The Practical Decision Matrix
Let’s cut through it:
| Situation | Recommendation |
|---|---|
| Have NVIDIA GPU | Use CUDA, follow the Docker Compose above, done |
| Have AMD RX 7900 series | ROCm is worth trying, budget an afternoon |
| Have older AMD GPU | Check the ROCm support matrix first, might be CPU time |
| No dedicated GPU | CPU inference with small/medium models, surprisingly viable |
| Want to buy a GPU for AI | Buy NVIDIA. I know. I’m sorry. |
The “Just Buy NVIDIA” Reality Check
I don’t love saying this. AMD makes good hardware, their open-source commitment is admirable, and the price-to-VRAM ratio is often better. But the AI inference ecosystem was built on CUDA, and that matters when:
- You want to run the latest models with day-one support
- You want to use frameworks other than just Ollama (PyTorch, etc.)
- You want to spend an afternoon setting things up, not a weekend debugging ROCm issues
If you already have an AMD GPU, absolutely use it — ROCm is good enough now that you shouldn’t buy new hardware just for CUDA. But if you’re buying from scratch specifically for local AI? The 4070 Super at ~$600 with 12GB VRAM will cause you less grief than the equivalent AMD card, even if the AMD card looks better on a spec sheet.
Closing Thoughts
Running AI locally is legitimately exciting. The models have gotten good enough that a well-quantized 7B model running on your home server can handle a surprisingly wide range of tasks. The tooling (Ollama, Open WebUI, llama.cpp) has matured to the point where the Docker Compose snippets above genuinely work without cursing at your terminal for hours.

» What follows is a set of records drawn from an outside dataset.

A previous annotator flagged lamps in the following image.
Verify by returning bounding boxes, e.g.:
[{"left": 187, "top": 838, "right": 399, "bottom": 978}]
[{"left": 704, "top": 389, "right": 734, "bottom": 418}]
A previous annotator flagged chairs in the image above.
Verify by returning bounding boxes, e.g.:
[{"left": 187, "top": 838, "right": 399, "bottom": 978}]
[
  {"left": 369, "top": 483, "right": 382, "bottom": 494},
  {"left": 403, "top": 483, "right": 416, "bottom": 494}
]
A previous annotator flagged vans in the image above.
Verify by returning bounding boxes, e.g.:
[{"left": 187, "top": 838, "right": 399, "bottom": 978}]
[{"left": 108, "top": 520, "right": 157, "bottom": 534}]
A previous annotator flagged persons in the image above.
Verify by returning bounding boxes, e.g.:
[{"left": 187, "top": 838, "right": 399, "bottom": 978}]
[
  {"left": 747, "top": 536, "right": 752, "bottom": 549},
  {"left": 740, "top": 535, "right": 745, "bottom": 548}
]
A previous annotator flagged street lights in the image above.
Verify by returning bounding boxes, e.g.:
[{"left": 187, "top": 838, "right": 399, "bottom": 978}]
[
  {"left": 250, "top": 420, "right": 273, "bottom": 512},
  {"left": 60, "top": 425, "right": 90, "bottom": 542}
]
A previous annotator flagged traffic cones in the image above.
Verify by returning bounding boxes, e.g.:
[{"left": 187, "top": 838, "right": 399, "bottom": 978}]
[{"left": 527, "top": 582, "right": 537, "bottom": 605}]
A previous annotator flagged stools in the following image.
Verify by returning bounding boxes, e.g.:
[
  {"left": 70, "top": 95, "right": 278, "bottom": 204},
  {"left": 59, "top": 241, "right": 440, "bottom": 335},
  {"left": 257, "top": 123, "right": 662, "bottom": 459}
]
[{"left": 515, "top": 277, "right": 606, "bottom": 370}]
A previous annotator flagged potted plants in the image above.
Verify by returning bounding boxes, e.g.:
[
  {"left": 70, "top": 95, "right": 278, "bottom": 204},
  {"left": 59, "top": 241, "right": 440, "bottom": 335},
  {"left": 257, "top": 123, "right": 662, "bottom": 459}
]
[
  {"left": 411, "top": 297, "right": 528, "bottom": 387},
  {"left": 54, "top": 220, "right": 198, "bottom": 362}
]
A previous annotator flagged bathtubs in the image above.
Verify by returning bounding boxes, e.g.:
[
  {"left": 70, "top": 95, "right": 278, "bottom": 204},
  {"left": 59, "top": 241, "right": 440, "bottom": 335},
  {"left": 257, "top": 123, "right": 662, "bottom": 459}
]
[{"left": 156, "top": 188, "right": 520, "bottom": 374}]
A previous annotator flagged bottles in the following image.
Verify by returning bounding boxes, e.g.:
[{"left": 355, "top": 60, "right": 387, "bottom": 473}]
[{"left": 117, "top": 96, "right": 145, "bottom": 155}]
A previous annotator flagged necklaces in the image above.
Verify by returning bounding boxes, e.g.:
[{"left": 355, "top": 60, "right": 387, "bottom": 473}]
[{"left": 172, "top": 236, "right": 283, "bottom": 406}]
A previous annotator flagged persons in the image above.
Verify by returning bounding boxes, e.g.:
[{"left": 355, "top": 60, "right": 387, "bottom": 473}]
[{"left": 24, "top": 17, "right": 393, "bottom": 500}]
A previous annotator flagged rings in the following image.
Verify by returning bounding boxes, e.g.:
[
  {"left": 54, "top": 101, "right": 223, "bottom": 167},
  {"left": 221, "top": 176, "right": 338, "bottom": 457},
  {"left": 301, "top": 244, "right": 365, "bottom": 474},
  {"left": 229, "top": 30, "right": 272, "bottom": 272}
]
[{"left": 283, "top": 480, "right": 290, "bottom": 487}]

NVIDIA is still the easy path. AMD is the principled path that respects your freedom and occasionally tests your patience. CPU inference is the “I refuse to buy new hardware” path, and honestly, respect.
Pick your path, run the compose file, pull a model, and enjoy the surreal experience of a language model running on your own hardware — no API key, no usage limits, no one else reading your prompts.
The GPU acceleration ecosystem isn’t perfect, but it’s genuinely functional now. That’s more than could be said two years ago, and that’s worth something.